Nato a Chicago il 26 ottobre 1912, Don Siegel proveniva da una famiglia musicale che comprendeva un padre violinista. Da giovane, Siegel ha inizialmente studiato per diventare un attore di teatro. Dopo essersi laureato al Jesus College di Cambridge, in Inghilterra, iniziò a lavorare nella cineteca della Warner Bros. nel 1934. Siegel divenne rapidamente assistente al montaggio e poi assistente capo del reparto inserti prima di prendere il controllo del reparto montaggio dello studio. Lì, ha composto alcuni dei montaggi più impressionanti per i lungometraggi, compresa la sequenza di apertura di “Casablanca” (1942), “Now, Voyager” (1942) e “Action in the North Atlantic” (1943). La sua esperienza lì ha portato a lavorare come seconda unità e assistente alla regia in film come “Sergeant York” (1941) e “To Have and Have Not” (1943). Entrambe le esperienze si riveleranno preziose per la sua successiva carriera di regista; il lavoro di montaggio gli insegnò a pianificare le sue inquadrature con cura meticolosa, il che gli avrebbe a sua volta permesso un maggiore controllo sul prodotto finito, limitando la quantità di filmati disponibili per i produttori per ri-editare i suoi film. Il tempo limitato, il budget e l’accesso agli interpreti che si concedevano ai registi di seconda unità insegnarono a Siegel l’importanza di lavorare velocemente e con precisione, entrambe caratteristiche che avrebbero caratterizzato il suo successivo stile registico.

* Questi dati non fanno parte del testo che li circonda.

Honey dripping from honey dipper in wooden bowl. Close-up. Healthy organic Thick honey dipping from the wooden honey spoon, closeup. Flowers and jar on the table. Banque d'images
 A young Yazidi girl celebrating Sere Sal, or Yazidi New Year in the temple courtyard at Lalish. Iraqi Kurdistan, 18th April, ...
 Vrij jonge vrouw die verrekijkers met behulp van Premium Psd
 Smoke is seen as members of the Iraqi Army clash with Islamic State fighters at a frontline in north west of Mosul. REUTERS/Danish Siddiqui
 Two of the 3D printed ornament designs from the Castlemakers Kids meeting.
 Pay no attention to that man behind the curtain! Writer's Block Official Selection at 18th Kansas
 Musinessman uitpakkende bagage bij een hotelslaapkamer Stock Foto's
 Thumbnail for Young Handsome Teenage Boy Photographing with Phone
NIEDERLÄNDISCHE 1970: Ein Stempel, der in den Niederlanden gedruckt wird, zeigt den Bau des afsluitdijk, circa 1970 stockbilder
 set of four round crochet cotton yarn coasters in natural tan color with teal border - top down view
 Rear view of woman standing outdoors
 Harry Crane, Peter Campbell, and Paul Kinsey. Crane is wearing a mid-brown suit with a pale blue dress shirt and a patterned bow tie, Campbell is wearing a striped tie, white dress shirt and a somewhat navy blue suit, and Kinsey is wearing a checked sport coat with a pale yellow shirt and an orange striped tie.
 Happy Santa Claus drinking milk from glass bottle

I film erano l’obiettivo finale di Siegel, ma il capo della Warner Jack Warner si rifiutò di lasciarlo uscire dal suo contratto per paura di perdere il suo caratteristico montaggio. Warner alla fine acconsentì a lasciare che Siegel dirigesse un paio di cortometraggi; il primo, “Star in the Night” (1945), era un western moderno che presentava una versione del XX secolo della storia biblica del Natale, mentre “Hitler Lives” (1946) incorporava filmati di guerra dei leader nazisti con scene drammatizzate per sottolineare il suo messaggio di vigilanza verso la Germania postbellica e i simpatizzanti nazisti negli Stati Uniti. Anche se Siegel non fu accreditato per quest’ultimo progetto, entrambi i film vinsero l’Academy Award per il miglior cortometraggio d’azione dal vivo. “Hitler” sarebbe anche servito come seme di un persistente dibattito riguardo alla posizione politica di Siegel, con alcuni che lo vedono come un film fortemente conservatore, mentre altri prendono il suo messaggio come virulentemente anti-totalitarismo. Indipendentemente dai loro temi, entrambi i film segnalarono che Siegel era pronto ad affrontare i lungometraggi, e nel 1946, terminò la sua relazione di 14 anni con la Warner Bros. per lavorare come regista freelance per vari studi. Il primo sforzo registico di Siegel fu “The Verdict” (1946), un mistero stravagante con il favoloso duo dello schermo Peter Lorre e Sydney Greenstreet. Poco dopo, iniziò a creare il suo stile attraverso una serie di drammi e thriller, in particolare “Night Unto Night” (1949), un insolito film sulla storia d’amore tra un uomo (Ronald Reagan) affetto da epilessia e una donna (la moglie di Siegel, l’attrice Vivica Lindfors) che medita il suicidio dopo il divorzio. Anche se Siegel negherà qualsiasi senso di uno stile individuale, temi ed elementi ricorrenti cominceranno ad affiorare nel suo lavoro alla fine degli anni ’40 e all’inizio degli anni ’50. Film come “The Big Steal” (1949), “Riot in Cell Block 11” (1954) e “Private Hell 36” (1954) avevano un ritmo serrato e violento, con una cinepresa inquieta che seguiva i suoi personaggi piuttosto che dettare i loro movimenti. Un tale approccio dava un tocco realistico che aumentava il dramma e l’azione che erano inerenti ai suoi film.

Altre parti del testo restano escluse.